THE SHAPE OF THINGS TO COME
Autocar UK|February 09, 2022
Which luxury car format will emerge victorious from this period of unprecedented volatility? Matt Saunders looks for the answer in Mercedes-Benz’s EQS limo and BMW’s iX SUV
Matt Saunders
THE SHAPE OF THINGS TO COME
Ten years isn’t a particularly long time in the car industry. It’s about the lifespan of some models. Long enough for one trend to fade and another to appear, perhaps, or for a new segment-leading car to rise to prominence, or for an old one to sink into obscurity.

That’s usually enough drama for one decade. In car industry terms, however, the past 10 years have held as much turmoil and upheaval as the average geological epoch. In 2012, Tesla had yet to launch the Model S. The Paris Climate Accords to which Donald Trump would one day make the US deaf were still three years away from even being agreed.
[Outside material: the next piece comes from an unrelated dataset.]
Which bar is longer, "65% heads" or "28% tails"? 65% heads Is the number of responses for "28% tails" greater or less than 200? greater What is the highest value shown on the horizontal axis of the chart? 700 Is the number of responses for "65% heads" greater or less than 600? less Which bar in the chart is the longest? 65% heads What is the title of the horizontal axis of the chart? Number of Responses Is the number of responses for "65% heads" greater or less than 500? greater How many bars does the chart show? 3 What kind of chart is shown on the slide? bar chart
On our side of the pond, there wasn’t even a Euro 6 emissions standard in place for engineers to aim a ‘defeat device’ at, and so our love affair with diesel was still in its sooty, NOx-tacular full bloom.
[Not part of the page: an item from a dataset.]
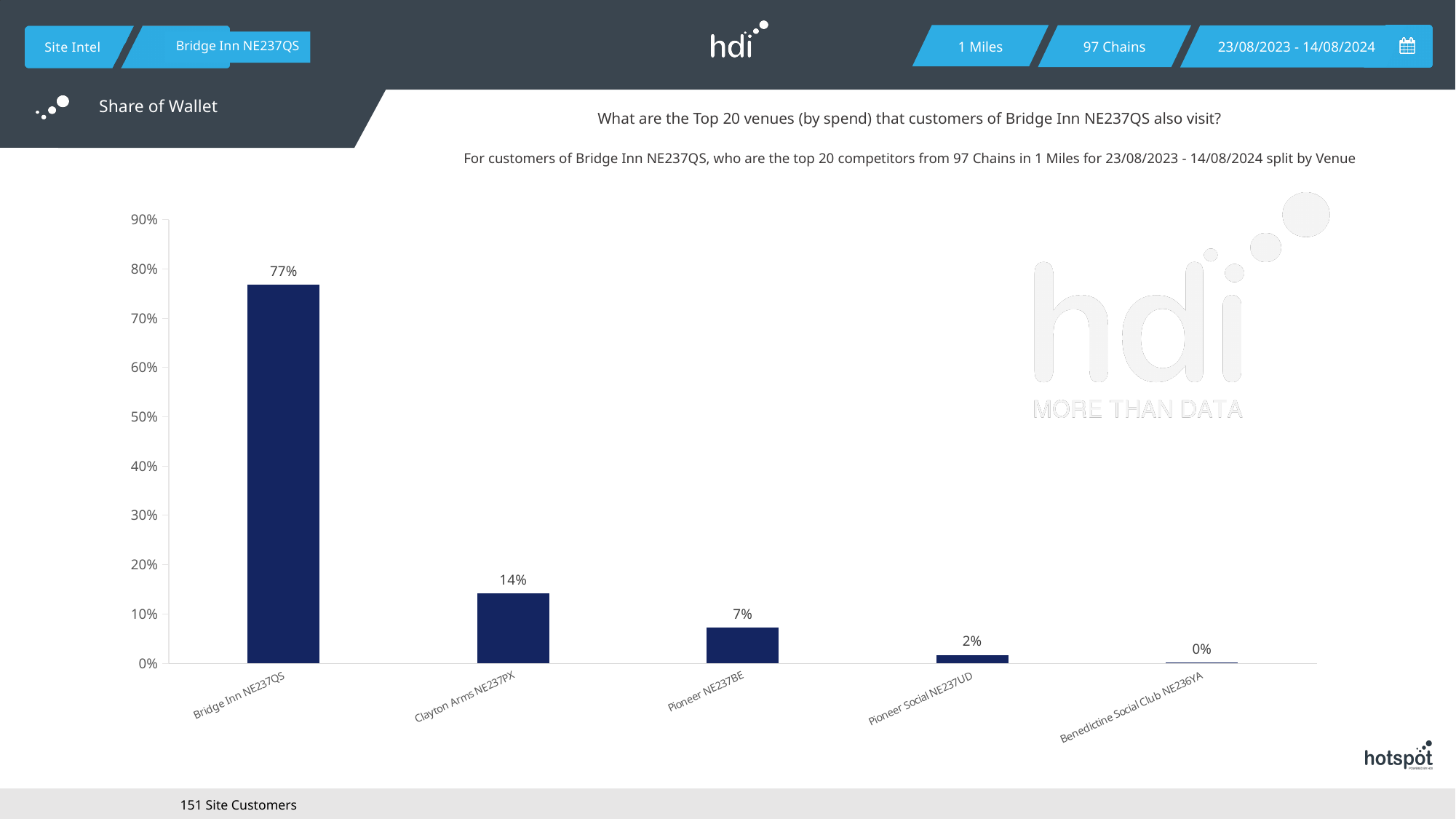
What is the value for Clayton Arms NE237PX? 14% Which venue has the highest value? Bridge Inn NE237QS What is the value for Pioneer Social NE237UD? 2% Which is larger, the value for Pioneer NE237BE or Pioneer Social NE237UD? Pioneer NE237BE What is the value for Pioneer NE237BE? 7% What kind of chart is shown? Bar chart What is the value for Bridge Inn NE237QS? 77% What is the difference between the values for Bridge Inn NE237QS and Clayton Arms NE237PX? 63% How many venues are shown on the chart? 5 What is the value for Benedictine Social Club NE236YA? 0% Which venue has the lowest value? Benedictine Social Club NE236YA Do the values rise or fall from left to right along the x axis? Fall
Other than the Tesla Roadster, only three mainstream production electric cars had been developed to the point of global sale: the Nissan Leaf, the Mitsubishi i-MiEV and the Renault Fluence ZE. Across the whole of Europe, fewer than 8000 examples of those three cars combined would be sold that year. Saab registered more cars than that the year before it went bankrupt (2011).

Without wishing to put too fine a point on it, a supertanker load of s*** has gone down since then, hasn’t it? Dieselgate, Brexit, an economic downturn, the UK announcing a 2030 ICE ban, a global pandemic, another economic downturn, a computer-chip shortage: a new crisis every minute.